While most middle and high school kids are still sleeping at 9 a.m. on Saturday mornings, there are a group of about fifty students in upper Manhattan who are awake and learning about basic science, medicine, and health. These aspiring scientists and future medical professionals from the Washington Heights area are enrolled in the Lang Youth Medical Program (LYMP), a six-year longitudinal (from 7th through 12th grade) science enrichment, mentoring and internship program at New York-Presbyterian Hospital/Columbia University Medical Center (NYP/CUMC).
The students, known as Lang Scholars, are selected when they are in sixth grade and agree to commit five hours every Saturday and four weeks of each summer to the program for the next six years of their lives. The commitment may seem daunting to an adult let alone any sixth grader but in return these students are given a tremendous
opportunity unavailable to their peers. They will meet weekly in small groups led by Columbia University medical, dental, graduate and college students, attend lectures given by physicians and surgeons at CUMC, observe surgeries, and even work in research laboratories. All of their experiences are geared toward the mission of the LYMP: to inspire, support and motivate young people from Washington Heights to realize their college and career aspirations, especially in the sciences.
The Lang Youth Medical Program began in 2003 and is named after the
philanthropist Eugene M. Lang (creator of the I Have a Dream Foundation), who personally challenged the hospital to start the program to offer health and science opportunities to the local Washington Heights students, whose schools are notoriously among the most educationally impoverished schools in the city. The significant lack of science programs in these under-resourced urban schools mirrors an unsettling trend across the US: that even though Blacks and Hispanics are the fastest growing population groups in the US, they are also the most likely to drop out of high school, the least likely to pursue advanced degrees (especially in the sciences, where although Blacks and Hispanics make up more than 25% of the US population, they are only 10% of the healthcare workforce). They also represent approximately 5.4% of all doctorate degrees in science and engineering. And it is exactly this educational gap that the LYMP attempts to bridge, at least in this upper Manhattan neighborhood.
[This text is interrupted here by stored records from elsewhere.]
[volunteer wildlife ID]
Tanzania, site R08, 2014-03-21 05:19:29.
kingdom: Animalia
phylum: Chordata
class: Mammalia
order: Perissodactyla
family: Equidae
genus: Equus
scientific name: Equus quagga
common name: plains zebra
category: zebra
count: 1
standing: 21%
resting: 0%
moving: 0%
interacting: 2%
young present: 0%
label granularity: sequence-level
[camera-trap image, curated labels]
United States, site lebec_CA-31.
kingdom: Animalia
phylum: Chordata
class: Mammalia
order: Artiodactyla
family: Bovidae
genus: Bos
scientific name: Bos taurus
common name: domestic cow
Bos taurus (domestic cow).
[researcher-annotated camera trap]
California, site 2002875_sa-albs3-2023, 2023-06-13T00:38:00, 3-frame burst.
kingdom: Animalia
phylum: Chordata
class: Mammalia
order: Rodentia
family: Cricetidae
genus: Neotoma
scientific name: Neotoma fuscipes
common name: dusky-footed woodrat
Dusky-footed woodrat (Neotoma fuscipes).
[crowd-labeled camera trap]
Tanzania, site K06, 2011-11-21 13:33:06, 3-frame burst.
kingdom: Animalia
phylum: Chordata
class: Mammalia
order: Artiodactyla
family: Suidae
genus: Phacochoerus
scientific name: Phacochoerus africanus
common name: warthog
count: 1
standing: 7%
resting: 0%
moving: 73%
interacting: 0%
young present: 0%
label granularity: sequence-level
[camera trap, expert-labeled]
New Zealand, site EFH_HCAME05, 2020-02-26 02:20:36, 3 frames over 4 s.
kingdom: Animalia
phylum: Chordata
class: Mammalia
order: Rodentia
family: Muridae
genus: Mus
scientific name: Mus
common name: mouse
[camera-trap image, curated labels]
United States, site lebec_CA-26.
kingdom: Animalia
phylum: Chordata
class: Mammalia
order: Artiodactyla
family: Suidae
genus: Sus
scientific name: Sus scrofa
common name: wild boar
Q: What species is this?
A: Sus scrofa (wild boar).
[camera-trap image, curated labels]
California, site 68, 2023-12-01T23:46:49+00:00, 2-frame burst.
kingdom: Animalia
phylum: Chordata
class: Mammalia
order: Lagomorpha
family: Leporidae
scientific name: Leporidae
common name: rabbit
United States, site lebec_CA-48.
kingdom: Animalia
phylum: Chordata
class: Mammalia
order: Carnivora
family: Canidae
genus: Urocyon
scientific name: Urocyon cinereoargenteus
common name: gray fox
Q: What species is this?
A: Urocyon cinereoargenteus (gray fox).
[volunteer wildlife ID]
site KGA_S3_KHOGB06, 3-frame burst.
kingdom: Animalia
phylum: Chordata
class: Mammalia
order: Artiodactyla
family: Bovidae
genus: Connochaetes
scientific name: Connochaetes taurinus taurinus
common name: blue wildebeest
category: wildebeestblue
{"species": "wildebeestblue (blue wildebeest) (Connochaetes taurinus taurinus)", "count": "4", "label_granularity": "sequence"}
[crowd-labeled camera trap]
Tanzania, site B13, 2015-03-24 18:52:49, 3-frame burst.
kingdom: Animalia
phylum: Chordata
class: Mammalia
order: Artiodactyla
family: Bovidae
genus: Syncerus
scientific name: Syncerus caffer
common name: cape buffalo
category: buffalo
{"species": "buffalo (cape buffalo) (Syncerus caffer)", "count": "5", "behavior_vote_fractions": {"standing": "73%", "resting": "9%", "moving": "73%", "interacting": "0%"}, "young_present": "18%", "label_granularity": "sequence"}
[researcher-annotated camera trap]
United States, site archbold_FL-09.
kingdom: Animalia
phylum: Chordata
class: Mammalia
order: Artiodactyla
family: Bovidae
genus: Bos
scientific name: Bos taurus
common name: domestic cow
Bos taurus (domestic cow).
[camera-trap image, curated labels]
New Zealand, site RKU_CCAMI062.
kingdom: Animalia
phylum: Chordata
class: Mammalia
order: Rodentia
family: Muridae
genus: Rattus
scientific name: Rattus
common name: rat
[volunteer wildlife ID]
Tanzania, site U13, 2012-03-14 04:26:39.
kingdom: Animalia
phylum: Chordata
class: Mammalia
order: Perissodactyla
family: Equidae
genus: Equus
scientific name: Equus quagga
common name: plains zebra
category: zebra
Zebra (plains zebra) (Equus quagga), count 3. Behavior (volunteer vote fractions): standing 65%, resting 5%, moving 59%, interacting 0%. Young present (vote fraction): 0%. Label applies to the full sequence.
“Nothing short of a flat-out crash program in hard science will turn these young students’ dreams of medical careers into real possibilities,” says Erin Roy, the initiative’s founder and director. She also emphasizes that, “the initiative nurtures in its participants a new identity as strivers ready to succeed.” By challenging the scholars to work harder and think on higher levels, Roy and her staff show the scholars that they can achieve their goals. They learn to engage in intellectual discussions with physicians and surgeons, build relationships with mentors in different areas of the health sciences, and bond with their peers while enjoying science and medicine. Theprogram does not create the excitement and love of science and education in these students, but rather it ensures that this fire in them is not allowed to be extinguished.